▶ **SHORT TASK**
From the text on ivory, reproduce word for word the part that opens with "We all, in our" and closes with "can come too.".

▶ **EXCERPTED TEXT**
How did I miss this?!? How did we, as a global society, let this happen? Ivory has been institutionalized as a conflict resource since the 1970s and 80s and there are countless conservationists who have been trying to get the word out, and no one told me. I’ve been left out of the loop, whether it is academic, professional or social media. Worse, I think maybe you have been left in the dark, too.

I’m not sure what it is about knowing this that gives me the strongest reaction. Perhaps it is my anger, due to my instinct as a teacher and my desire to empower the marginalized through knowledge. Or maybe it is my fear for other girls: I want to keep girls from being taking advantage of by ignorant people who deny the benefit of an education, any education, because it challenges their culture or their perspective on the world. But then again maybe my frustration is the greatest, that this is yet another case where we see huge negative consequences from our choice to dismiss the exploitation of nature as trivial, insignificant, or even normal.

We all, in our daily lives, come across heartbreaking stories of destruction in the wild and we choose to pay attention, or to look away. I know that it is not possible to stay on top of everything, and it can cause anguish to follow the news, but the decimation of nature at the expense of human lives is simply not something we can afford to ignore anymore. I can’t tell you how to fix the problem, that’s not ethical. But I can make a start on my own, and I suggest you do as well. We need to #BringBackOurElephants, and then maybe the girls can come too.

▶ **DATA PROVIDED**

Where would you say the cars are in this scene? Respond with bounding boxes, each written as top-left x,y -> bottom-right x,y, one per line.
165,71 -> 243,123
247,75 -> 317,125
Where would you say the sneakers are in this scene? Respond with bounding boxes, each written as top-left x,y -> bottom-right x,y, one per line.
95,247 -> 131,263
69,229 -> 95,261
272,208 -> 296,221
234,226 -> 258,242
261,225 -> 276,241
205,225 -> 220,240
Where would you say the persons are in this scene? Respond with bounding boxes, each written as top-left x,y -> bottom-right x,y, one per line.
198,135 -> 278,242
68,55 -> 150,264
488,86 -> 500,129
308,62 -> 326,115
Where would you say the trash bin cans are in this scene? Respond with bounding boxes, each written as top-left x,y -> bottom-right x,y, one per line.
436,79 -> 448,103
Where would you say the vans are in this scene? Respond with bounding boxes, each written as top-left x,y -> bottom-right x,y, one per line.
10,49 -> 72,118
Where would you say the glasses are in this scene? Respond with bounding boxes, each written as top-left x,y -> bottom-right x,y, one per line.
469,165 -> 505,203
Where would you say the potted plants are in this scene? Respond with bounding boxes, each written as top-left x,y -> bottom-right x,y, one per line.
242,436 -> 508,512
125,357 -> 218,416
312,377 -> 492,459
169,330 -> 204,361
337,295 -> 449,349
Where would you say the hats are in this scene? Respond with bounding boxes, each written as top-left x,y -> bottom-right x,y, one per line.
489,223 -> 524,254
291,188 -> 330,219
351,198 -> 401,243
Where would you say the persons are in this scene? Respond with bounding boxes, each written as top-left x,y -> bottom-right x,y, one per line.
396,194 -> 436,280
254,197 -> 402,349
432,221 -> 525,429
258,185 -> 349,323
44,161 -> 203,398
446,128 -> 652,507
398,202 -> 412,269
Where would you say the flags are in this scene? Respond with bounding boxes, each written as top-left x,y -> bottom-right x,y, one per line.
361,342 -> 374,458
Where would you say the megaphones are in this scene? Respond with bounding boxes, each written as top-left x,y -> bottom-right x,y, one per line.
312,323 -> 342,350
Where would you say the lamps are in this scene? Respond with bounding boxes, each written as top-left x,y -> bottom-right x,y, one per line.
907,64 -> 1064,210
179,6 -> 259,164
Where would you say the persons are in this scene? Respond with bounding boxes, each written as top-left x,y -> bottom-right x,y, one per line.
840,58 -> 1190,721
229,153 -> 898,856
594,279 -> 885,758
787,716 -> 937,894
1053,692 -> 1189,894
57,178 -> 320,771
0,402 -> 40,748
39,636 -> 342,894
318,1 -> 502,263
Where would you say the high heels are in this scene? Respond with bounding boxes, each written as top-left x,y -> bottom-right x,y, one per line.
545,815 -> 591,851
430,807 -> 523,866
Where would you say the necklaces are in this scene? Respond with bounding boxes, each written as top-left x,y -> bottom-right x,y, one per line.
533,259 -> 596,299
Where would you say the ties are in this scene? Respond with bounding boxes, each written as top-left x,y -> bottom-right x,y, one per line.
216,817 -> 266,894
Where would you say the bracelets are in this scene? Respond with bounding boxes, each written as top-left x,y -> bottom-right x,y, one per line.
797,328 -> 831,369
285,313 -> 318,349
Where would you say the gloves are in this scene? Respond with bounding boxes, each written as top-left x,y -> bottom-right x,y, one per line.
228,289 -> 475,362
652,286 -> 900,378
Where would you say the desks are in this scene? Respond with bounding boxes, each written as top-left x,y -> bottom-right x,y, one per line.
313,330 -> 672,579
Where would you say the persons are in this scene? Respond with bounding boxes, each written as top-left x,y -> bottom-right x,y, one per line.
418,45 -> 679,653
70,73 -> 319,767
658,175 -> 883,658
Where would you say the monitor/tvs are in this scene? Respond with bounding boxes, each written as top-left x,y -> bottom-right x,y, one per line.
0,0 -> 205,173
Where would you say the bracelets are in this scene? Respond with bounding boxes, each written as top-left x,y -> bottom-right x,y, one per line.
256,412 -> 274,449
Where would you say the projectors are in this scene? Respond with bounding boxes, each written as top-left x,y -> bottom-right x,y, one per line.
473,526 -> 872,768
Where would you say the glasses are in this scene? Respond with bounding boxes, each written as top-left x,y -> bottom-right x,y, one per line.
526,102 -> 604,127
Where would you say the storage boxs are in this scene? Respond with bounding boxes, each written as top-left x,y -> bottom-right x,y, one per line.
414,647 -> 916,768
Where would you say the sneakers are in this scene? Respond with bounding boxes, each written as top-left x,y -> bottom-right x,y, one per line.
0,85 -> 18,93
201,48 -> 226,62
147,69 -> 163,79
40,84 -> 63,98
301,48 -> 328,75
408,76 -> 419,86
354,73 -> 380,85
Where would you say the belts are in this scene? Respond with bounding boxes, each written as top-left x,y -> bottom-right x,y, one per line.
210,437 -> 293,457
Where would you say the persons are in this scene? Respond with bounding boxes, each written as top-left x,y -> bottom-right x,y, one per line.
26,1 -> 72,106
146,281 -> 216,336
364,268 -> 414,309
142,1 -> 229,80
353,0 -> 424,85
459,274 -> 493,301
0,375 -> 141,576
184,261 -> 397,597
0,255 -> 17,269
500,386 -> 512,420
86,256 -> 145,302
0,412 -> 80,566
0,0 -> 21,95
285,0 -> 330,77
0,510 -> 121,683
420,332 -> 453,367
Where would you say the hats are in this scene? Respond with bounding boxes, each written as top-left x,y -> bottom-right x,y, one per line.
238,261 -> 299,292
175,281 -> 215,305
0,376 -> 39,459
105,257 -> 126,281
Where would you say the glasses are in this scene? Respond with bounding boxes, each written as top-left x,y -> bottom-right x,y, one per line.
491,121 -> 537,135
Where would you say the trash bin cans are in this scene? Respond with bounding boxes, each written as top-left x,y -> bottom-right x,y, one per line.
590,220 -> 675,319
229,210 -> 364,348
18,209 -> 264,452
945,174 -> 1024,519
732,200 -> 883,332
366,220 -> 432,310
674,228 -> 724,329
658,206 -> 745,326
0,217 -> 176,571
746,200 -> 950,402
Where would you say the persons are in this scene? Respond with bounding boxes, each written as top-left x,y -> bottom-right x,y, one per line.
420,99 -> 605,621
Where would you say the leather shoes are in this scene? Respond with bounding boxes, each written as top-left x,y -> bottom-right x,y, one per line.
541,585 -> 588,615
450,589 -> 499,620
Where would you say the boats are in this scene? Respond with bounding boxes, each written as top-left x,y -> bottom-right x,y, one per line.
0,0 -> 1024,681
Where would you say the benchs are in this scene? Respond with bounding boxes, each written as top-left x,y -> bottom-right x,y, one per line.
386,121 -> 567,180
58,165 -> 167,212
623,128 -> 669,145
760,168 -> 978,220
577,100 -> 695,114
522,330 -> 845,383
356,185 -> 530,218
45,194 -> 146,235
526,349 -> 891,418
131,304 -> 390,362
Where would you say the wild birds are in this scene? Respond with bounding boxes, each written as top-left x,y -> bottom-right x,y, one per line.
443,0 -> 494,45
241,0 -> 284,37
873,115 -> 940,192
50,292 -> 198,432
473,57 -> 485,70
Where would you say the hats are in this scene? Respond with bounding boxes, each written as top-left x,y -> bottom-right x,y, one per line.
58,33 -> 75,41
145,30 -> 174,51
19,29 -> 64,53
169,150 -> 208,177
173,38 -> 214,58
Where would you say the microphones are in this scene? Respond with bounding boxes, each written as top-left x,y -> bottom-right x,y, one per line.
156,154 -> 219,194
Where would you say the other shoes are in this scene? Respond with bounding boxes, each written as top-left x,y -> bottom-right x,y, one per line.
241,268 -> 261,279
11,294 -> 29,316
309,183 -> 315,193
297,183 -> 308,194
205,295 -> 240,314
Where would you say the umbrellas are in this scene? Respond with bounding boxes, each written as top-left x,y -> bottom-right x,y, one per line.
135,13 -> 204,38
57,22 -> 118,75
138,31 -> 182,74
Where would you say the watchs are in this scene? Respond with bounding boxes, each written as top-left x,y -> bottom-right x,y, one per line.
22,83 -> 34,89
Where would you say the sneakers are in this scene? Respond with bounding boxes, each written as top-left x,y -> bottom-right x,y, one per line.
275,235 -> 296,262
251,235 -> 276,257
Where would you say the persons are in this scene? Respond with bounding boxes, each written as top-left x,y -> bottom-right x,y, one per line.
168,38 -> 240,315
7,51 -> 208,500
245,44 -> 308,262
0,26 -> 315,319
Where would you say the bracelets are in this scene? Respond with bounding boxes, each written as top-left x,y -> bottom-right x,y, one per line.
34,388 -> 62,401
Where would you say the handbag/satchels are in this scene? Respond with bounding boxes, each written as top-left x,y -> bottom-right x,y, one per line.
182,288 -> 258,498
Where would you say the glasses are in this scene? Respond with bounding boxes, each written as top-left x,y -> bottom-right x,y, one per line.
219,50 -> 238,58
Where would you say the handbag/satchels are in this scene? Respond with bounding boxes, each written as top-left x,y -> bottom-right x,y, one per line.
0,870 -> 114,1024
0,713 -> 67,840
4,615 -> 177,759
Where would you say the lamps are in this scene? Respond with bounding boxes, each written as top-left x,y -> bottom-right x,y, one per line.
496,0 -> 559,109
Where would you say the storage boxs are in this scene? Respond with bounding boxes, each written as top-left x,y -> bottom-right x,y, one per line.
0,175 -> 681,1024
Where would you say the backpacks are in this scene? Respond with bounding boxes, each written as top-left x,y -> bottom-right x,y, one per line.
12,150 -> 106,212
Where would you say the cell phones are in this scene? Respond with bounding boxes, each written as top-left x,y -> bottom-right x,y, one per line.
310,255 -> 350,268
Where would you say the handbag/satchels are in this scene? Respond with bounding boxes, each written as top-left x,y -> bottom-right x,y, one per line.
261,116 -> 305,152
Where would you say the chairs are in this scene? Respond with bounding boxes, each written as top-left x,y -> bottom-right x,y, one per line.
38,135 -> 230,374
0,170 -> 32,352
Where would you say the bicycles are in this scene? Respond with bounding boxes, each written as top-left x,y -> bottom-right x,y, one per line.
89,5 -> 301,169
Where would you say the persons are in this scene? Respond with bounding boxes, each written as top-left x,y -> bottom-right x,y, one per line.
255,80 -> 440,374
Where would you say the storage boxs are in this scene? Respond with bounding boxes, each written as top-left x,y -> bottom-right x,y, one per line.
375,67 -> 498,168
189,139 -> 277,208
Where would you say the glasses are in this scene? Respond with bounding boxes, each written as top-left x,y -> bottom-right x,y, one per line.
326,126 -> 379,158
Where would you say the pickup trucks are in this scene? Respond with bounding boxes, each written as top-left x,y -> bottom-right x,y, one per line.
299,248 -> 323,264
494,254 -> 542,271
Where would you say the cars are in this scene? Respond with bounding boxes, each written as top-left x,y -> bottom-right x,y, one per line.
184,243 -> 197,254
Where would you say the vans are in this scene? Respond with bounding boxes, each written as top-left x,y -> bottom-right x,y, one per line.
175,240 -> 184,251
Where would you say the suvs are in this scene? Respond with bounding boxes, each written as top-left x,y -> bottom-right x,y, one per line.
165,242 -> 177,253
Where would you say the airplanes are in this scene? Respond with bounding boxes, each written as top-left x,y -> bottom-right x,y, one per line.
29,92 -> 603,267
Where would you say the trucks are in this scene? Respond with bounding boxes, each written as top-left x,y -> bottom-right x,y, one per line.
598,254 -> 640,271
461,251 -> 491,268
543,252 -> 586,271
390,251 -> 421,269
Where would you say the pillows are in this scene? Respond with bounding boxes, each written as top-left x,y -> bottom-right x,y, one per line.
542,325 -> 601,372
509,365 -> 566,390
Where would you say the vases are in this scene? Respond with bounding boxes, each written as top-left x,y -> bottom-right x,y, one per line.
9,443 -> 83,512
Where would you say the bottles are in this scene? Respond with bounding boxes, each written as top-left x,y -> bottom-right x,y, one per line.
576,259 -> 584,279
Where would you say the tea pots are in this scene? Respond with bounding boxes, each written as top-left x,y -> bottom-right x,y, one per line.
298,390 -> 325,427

▶ **EXPECTED ANSWER**
We all, in our daily lives, come across heartbreaking stories of destruction in the wild and we choose to pay attention, or to look away. I know that it is not possible to stay on top of everything, and it can cause anguish to follow the news, but the decimation of nature at the expense of human lives is simply not something we can afford to ignore anymore. I can’t tell you how to fix the problem, that’s not ethical. But I can make a start on my own, and I suggest you do as well. We need to #BringBackOurElephants, and then maybe the girls can come too.